Sharon diz que implementará o seu plano de retirada se os esforços para a retomada de negociações com os palestinos falharem.
Mas fontes diplomáticas esperam que os enviados convençam Sharon a respeitar o plano de paz para o Oriente Médio.
O plano pressupõe uma série de ações tanto da parte de Israel como dos palestinos e é apoiado pela administração Bush.
Dois estados
A delegação americana – que inclui o representante especial dos Estados Unidos para o Oriente Médio, William Burns, e os funcionários da Casa Branca Elliot Abrams e Stephen Hadley – é a de mais alto nível a ir a Jerusalém desde a visita do secretário de Estado Colin Powell em junho passado.

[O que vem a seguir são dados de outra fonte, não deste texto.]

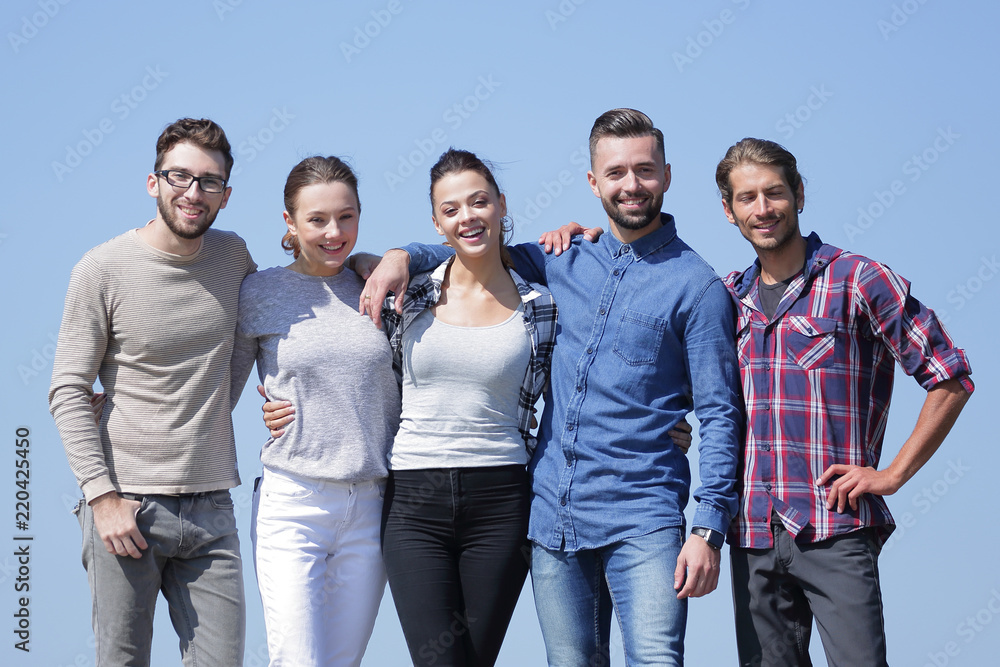 group portrait of confident young people
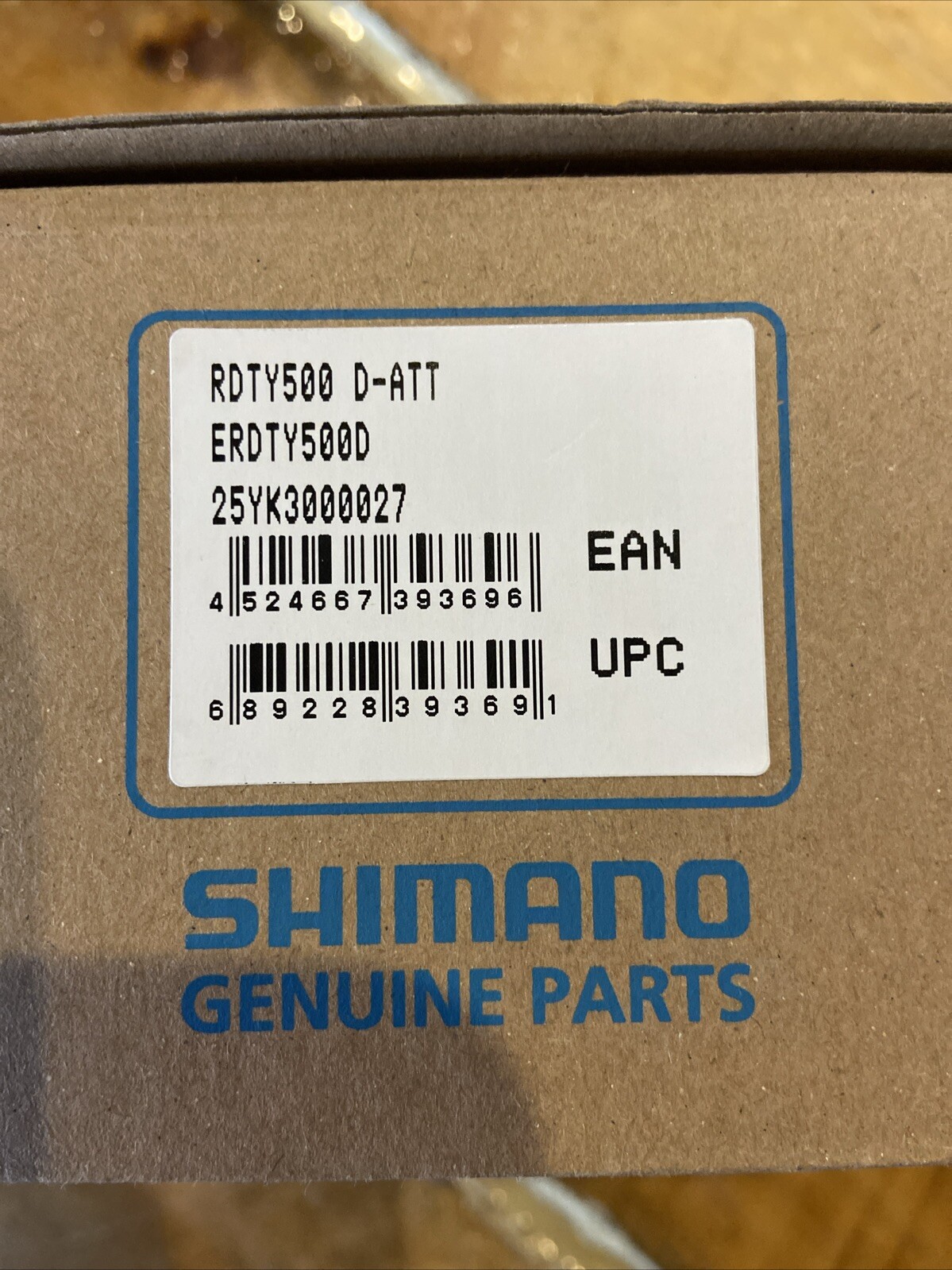SHIMANO Rear Derailleur (MTB) RD-TY500 7/6S Direct Mount Type ERDTY500D TOURNEY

A delegação deve se encontrar nesta quinta-feira à noite com altos funcionários do Ministério da Defesa israelense e com o ministro da Economia palestino, Salam Fayyad, antes de retornaram a Washington.
O ministro israelense das Relações Exteriores, Silvan Shalom, que recebeu a delegação dos Estados Unidos na quarta-feira, disse que os representantes “não se opunham à retirada dos assentamentos”.
“Mas eles querem que o plano de Israel seja integrado ao plano de paz para o Oriente Médio, como proposto pelo presidente George W. Bush, que visa uma solução de dois Estados”, acrescentou o ministro.
Protesto
Muitos colonos dizem que se sentem traídos por Sharon, que era considerado o defensor do movimento colonizador.
Eles prometeram resistir a qualquer tentativa de serem removidos.
Na quarta-feira, mais de 2 mil colonos da Faixa de Gaza realizaram uma manifestação em Jerusalém contra o plano do primeiro-ministro.
Os manifestantes, aos quias se juntaram representantes de pequenos partidos de direita assim como do próprio partido Likud de Sharon, exigiram a demissão do premiê israelense.